→ Selection
■ ■ ■ ■ ■ ■ ■
A dictionary to be written to a JSON file must have all keys of type `str` (string).  The following dictionary is valid Python but you can't write it to a JSON file (or if you do, reading it back will give you something different).

In [17]:
d = {
    1: "hello",
    False: "information",
    "what": None,
}

Let's write a dictionary with string keys to a file.

In [18]:
val = { 
        "temperature": 451.3,
        "primes": [2,3,5,7,11],
        "awesome": True,
        "starter": "charmander",
        "enthusiasm": None,
}
with open("out.json","w",encoding="UTF-8") as fp:
    json.dump(val,fp) # save exactly one object to file

In [19]:
# Now we read it back
with open("out.json","r",encoding="UTF-8") as fp:
    val_read = json.load(fp)

In [20]:
val_read  # what did we get back?

{'temperature': 451.3,
 'primes': [2, 3, 5, 7, 11],
 'awesome': True,
 'starter': 'charmander',
 'enthusiasm': None}

In [21]:
val # what did we write?

{'temperature': 451.3,
 'primes': [2, 3, 5, 7, 11],
 'awesome': True,
 'starter': 'charmander',
 'enthusiasm': None}

Are these equal?

In [23]:
val_read == val  # dict comparison checks `==` for keys and values

True

These agree, types and all!  Think of JSON as a format that can, in many cases, save a Python object to a file that:
1. Lets the same or another Python program get the object back from
1. Is readable in many other programming languages
■ ■ ■ ■ ■ ■ ■
→ Written instruction 1
Format the lines of the records between the line holding "Please identify, from" and the line holding "2.68 metres", inclusive, as a JSON list of strings with one string per line. Leave out blank lines.

[Rows from a dataset]
■ ■ ■ ■ ■ ■ ■
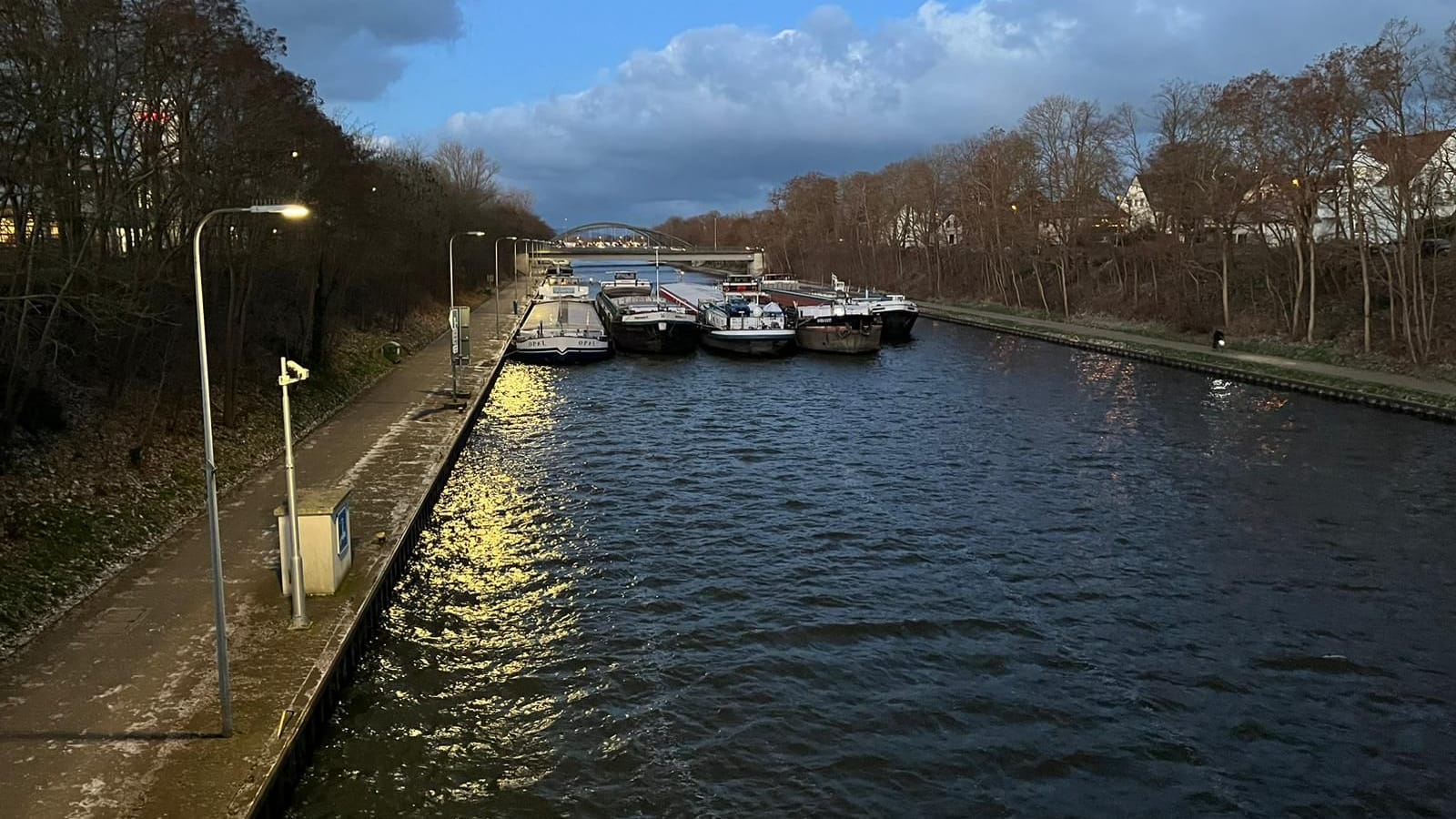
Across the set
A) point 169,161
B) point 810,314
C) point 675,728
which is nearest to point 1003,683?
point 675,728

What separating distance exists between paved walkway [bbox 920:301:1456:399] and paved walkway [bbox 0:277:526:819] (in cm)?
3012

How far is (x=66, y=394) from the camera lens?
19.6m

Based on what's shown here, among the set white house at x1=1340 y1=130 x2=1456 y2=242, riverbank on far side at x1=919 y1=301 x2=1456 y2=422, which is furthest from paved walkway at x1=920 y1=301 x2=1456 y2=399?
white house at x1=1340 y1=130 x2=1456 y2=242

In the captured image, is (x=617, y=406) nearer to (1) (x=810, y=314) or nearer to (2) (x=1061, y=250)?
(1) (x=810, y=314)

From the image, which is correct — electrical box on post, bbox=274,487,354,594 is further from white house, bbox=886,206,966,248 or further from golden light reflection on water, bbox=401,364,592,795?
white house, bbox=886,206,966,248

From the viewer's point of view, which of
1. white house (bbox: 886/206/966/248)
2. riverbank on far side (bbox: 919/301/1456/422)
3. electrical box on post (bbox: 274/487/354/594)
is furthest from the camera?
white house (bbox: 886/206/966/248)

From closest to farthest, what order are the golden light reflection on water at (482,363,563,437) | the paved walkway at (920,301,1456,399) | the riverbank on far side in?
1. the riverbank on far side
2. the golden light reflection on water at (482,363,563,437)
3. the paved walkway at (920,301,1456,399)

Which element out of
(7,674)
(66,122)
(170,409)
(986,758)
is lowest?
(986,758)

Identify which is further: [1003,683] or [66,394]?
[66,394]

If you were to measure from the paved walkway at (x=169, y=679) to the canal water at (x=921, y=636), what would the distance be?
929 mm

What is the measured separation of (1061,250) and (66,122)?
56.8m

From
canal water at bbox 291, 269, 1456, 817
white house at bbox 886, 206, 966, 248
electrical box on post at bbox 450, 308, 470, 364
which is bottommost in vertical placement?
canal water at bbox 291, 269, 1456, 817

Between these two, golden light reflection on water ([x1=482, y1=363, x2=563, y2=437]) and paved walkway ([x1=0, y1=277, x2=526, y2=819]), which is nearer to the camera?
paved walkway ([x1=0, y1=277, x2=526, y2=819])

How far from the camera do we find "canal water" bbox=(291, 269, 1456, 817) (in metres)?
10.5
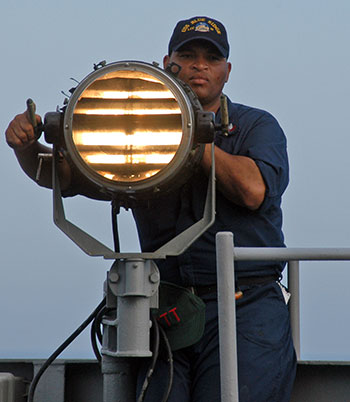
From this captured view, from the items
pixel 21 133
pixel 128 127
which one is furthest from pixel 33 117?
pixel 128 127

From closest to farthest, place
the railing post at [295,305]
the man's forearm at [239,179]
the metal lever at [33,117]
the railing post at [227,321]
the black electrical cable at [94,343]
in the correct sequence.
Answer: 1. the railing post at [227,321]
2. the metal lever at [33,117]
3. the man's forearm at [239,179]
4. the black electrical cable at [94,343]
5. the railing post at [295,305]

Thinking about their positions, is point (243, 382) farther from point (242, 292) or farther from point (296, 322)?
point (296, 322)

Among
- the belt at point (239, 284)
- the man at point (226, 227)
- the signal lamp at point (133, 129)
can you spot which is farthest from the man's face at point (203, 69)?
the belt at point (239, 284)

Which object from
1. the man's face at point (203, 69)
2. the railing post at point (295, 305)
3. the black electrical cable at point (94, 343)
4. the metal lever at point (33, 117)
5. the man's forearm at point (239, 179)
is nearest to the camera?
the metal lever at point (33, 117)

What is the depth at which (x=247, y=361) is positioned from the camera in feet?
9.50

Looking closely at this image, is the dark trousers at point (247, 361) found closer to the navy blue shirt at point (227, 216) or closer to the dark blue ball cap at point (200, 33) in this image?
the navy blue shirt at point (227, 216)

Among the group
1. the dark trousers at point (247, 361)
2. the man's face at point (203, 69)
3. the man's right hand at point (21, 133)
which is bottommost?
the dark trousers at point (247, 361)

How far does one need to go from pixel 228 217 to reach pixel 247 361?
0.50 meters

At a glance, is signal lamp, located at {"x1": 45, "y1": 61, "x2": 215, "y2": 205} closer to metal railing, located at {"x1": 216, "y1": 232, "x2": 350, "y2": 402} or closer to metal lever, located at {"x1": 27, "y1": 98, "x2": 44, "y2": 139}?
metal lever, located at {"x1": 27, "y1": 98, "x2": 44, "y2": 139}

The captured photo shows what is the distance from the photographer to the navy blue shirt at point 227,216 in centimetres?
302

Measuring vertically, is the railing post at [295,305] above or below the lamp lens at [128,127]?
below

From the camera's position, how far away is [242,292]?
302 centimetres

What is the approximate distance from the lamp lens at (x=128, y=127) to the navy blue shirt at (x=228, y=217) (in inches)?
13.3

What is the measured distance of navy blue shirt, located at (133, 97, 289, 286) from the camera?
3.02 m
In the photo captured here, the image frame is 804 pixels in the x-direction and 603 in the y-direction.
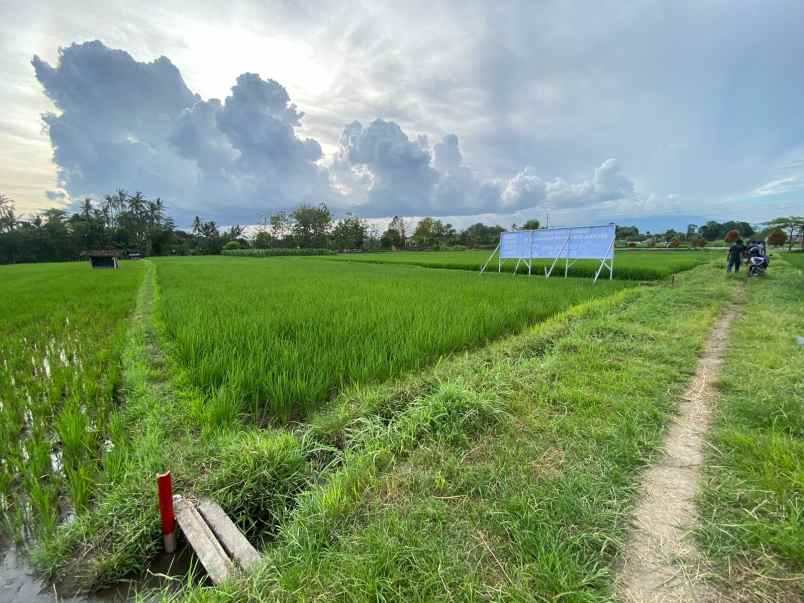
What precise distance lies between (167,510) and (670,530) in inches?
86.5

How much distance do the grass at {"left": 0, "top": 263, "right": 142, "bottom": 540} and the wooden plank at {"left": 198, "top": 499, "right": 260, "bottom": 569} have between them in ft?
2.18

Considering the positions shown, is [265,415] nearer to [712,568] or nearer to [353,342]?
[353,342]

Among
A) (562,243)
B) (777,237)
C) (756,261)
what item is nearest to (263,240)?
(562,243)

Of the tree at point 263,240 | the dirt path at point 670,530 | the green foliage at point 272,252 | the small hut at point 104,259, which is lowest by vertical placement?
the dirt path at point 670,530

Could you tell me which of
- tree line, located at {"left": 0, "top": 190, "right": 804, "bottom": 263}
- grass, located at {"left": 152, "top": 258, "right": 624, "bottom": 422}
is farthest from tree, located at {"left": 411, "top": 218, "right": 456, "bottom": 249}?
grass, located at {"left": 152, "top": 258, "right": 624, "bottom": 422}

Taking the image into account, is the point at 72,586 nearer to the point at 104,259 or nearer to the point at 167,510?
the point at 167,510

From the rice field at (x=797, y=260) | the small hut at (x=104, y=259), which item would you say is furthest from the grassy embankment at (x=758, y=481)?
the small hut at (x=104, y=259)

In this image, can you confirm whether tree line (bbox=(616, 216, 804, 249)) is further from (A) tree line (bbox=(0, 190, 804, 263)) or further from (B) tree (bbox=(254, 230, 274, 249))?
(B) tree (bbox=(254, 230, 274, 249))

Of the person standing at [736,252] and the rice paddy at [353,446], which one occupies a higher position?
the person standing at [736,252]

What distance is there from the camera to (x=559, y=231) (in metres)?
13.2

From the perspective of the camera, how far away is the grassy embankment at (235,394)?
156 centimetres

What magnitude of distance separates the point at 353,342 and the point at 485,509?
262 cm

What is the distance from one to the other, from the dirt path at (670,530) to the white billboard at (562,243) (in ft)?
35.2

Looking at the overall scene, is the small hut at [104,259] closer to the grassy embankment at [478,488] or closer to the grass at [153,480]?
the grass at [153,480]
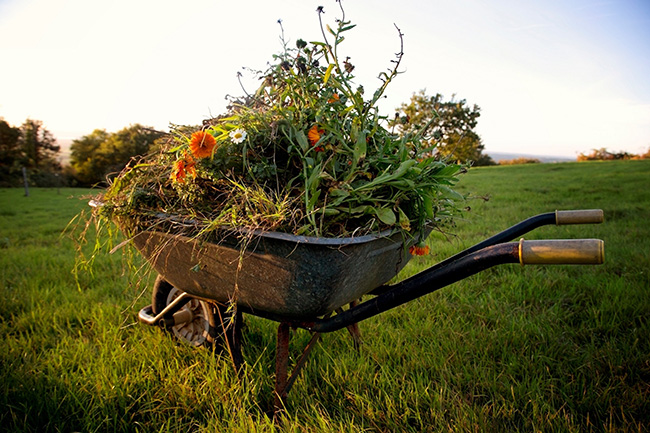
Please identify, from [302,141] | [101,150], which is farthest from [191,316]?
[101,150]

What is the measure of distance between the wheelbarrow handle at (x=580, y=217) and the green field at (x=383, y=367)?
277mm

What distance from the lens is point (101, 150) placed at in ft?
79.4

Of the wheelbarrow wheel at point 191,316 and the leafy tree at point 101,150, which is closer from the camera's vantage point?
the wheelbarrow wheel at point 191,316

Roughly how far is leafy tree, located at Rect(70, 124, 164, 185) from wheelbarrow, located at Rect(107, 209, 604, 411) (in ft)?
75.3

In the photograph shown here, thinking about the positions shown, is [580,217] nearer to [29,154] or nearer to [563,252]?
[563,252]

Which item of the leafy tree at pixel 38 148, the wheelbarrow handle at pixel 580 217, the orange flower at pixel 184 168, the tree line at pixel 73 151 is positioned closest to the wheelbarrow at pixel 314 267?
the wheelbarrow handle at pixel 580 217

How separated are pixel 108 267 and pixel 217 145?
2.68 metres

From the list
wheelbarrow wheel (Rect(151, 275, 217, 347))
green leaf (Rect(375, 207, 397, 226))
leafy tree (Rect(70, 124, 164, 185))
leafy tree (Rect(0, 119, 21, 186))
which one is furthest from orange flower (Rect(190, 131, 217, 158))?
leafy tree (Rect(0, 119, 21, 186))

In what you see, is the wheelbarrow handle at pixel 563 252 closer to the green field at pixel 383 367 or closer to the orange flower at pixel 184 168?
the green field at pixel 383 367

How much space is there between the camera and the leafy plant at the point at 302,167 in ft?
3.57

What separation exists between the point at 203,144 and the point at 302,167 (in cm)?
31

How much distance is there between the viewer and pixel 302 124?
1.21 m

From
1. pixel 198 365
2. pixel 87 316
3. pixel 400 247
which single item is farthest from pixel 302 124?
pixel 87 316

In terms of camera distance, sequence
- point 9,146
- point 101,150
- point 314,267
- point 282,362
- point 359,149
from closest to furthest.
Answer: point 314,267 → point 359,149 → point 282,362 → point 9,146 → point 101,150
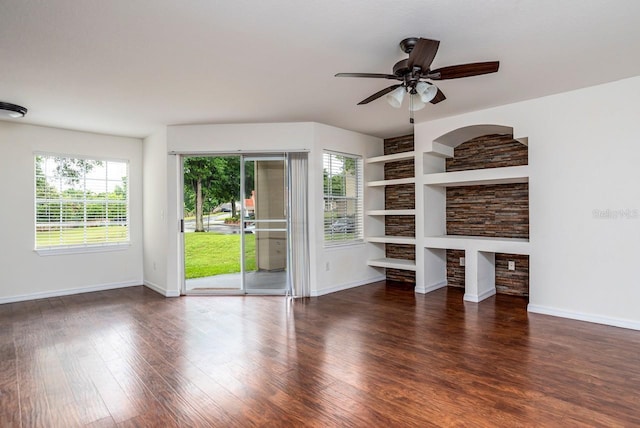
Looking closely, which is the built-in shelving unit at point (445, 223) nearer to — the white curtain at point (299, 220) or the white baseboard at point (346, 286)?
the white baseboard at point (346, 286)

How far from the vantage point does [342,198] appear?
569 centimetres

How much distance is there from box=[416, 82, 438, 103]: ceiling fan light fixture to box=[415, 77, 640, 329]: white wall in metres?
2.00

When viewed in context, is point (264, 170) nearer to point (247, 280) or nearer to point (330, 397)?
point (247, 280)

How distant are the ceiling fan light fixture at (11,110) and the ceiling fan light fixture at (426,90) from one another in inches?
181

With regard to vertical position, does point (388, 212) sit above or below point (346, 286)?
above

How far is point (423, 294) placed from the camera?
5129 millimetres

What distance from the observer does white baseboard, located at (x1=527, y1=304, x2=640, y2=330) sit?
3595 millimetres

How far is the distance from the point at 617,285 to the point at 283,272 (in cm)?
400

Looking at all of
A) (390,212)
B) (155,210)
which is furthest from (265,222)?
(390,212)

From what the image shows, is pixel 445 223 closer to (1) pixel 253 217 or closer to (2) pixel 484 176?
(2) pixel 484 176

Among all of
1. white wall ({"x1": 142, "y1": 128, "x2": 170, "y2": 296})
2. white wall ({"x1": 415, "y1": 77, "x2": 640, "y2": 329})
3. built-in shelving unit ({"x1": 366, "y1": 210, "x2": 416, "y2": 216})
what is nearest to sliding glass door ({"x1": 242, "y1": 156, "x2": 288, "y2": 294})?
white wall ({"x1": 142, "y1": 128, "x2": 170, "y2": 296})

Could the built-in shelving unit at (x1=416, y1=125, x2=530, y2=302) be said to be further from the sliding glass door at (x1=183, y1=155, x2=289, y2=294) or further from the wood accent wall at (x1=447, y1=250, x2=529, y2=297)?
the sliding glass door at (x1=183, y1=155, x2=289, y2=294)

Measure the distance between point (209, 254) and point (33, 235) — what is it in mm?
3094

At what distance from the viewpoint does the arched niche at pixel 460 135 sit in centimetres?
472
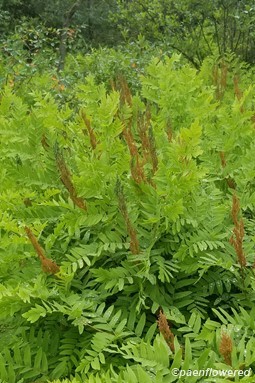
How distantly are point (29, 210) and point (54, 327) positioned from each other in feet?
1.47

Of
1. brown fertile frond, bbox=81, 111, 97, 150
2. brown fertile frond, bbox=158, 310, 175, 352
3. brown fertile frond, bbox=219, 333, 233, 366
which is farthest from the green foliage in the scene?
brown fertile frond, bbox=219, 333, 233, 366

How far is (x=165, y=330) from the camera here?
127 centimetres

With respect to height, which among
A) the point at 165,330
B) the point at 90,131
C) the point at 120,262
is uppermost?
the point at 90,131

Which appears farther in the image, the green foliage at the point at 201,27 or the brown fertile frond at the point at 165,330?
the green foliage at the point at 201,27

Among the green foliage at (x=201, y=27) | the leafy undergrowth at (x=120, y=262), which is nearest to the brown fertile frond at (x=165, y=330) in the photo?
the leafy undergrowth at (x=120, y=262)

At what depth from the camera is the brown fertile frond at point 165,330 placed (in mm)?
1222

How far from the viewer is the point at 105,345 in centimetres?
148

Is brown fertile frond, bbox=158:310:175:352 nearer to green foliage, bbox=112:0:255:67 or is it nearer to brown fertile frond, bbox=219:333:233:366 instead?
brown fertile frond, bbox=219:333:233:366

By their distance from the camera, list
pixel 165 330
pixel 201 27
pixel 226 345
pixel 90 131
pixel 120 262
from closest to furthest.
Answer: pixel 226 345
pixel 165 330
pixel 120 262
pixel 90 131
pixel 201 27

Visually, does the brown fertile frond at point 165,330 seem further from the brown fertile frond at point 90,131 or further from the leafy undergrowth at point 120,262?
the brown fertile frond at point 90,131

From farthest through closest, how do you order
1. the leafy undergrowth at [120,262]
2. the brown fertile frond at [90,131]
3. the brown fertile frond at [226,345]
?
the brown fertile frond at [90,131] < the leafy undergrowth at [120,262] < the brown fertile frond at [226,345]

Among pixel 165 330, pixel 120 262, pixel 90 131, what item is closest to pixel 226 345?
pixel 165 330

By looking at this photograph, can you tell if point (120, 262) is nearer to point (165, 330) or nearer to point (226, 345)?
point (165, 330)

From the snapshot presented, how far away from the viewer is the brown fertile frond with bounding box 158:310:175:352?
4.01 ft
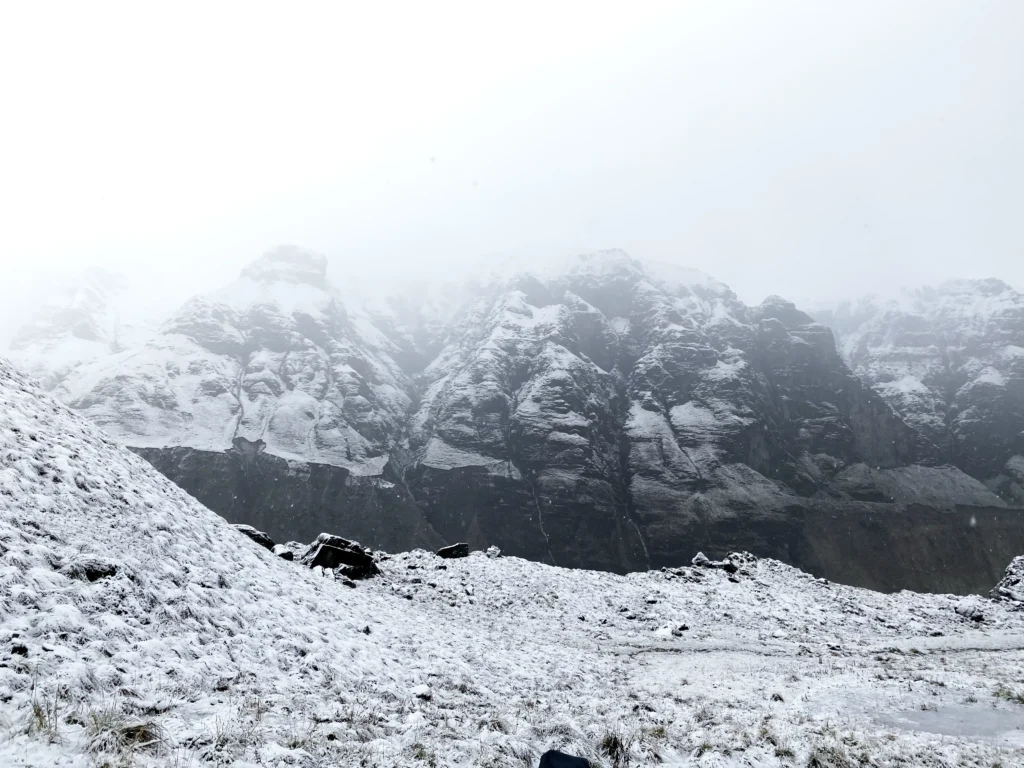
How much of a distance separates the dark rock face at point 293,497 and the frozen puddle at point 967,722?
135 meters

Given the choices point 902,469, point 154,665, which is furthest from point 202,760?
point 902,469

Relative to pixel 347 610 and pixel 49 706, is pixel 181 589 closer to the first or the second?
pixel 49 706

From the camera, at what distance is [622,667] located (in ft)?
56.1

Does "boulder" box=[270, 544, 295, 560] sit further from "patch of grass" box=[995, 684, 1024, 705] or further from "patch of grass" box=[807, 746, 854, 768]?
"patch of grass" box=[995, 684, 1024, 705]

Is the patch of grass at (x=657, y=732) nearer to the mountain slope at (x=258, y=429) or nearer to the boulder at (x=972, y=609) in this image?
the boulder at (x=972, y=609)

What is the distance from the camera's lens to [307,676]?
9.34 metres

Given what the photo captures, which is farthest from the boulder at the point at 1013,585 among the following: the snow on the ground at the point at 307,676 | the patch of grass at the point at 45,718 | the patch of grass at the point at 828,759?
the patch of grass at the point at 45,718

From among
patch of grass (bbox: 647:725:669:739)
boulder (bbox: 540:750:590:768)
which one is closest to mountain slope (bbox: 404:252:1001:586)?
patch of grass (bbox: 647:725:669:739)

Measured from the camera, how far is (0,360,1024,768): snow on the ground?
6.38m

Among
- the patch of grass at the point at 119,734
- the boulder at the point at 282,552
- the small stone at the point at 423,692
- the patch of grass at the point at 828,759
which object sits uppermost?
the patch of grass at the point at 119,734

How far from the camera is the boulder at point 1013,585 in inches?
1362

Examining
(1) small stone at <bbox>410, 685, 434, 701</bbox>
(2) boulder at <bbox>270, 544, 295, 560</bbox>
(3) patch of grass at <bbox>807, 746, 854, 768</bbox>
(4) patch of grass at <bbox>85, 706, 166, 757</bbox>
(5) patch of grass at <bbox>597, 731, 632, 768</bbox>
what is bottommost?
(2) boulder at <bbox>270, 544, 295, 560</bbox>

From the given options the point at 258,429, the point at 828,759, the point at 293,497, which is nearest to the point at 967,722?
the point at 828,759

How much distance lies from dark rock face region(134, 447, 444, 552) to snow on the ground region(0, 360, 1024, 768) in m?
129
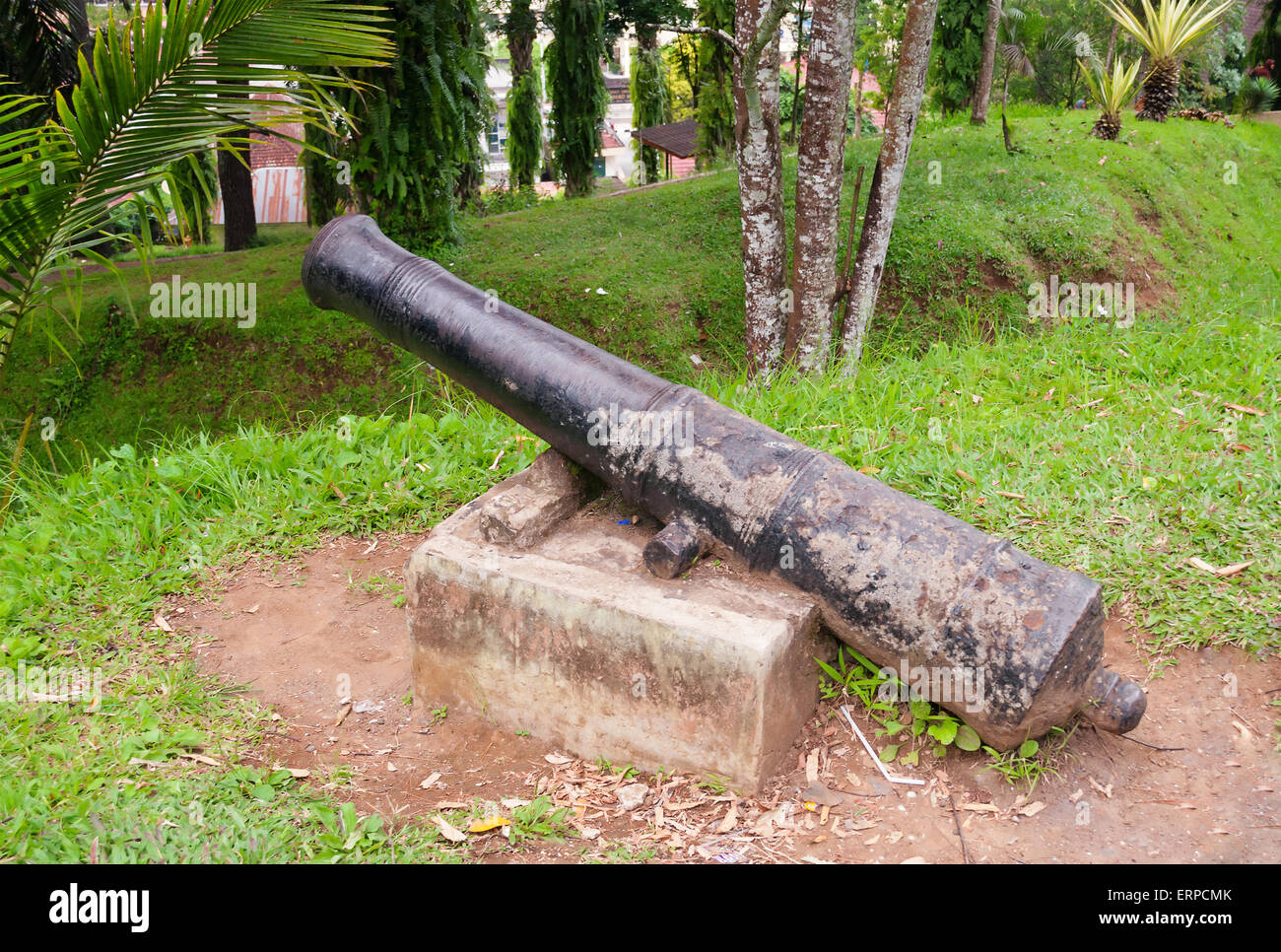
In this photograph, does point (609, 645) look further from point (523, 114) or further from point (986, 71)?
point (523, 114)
■ ■ ■ ■ ■ ■ ■
→ Written instruction 2
Please quote the JSON tutorial between "A dictionary to" and "you something different).", inclusive.

→ Expected answer 1
[
  "Please identify, from [302,141] | [101,150], which is farthest from [191,316]?",
  "[101,150]",
  "What is the measure of distance between the wheelbarrow handle at (x=580, y=217) and the green field at (x=383, y=367)?",
  "277mm",
  "What distance from the lens is point (101, 150) placed at in ft?",
  "79.4",
  "Of the wheelbarrow wheel at point 191,316 and the leafy tree at point 101,150, which is closer from the camera's vantage point?",
  "the wheelbarrow wheel at point 191,316",
  "Roughly how far is leafy tree, located at Rect(70, 124, 164, 185) from wheelbarrow, located at Rect(107, 209, 604, 411) (in ft)?",
  "75.3",
  "In the photograph shown here, thinking about the positions shown, is [580,217] nearer to [29,154] or nearer to [563,252]?",
  "[563,252]",
  "Which item of the leafy tree at pixel 38 148, the wheelbarrow handle at pixel 580 217, the orange flower at pixel 184 168, the tree line at pixel 73 151 is positioned closest to the wheelbarrow at pixel 314 267?",
  "the wheelbarrow handle at pixel 580 217",
  "How separated are pixel 108 267 and pixel 217 145?",
  "2.68 metres"
]

→ Expected answer 2
A dictionary to be written to a JSON file must have all keys of type `str` (string).  The following dictionary is valid Python but you can't write it to a JSON file (or if you do, reading it back will give you something different).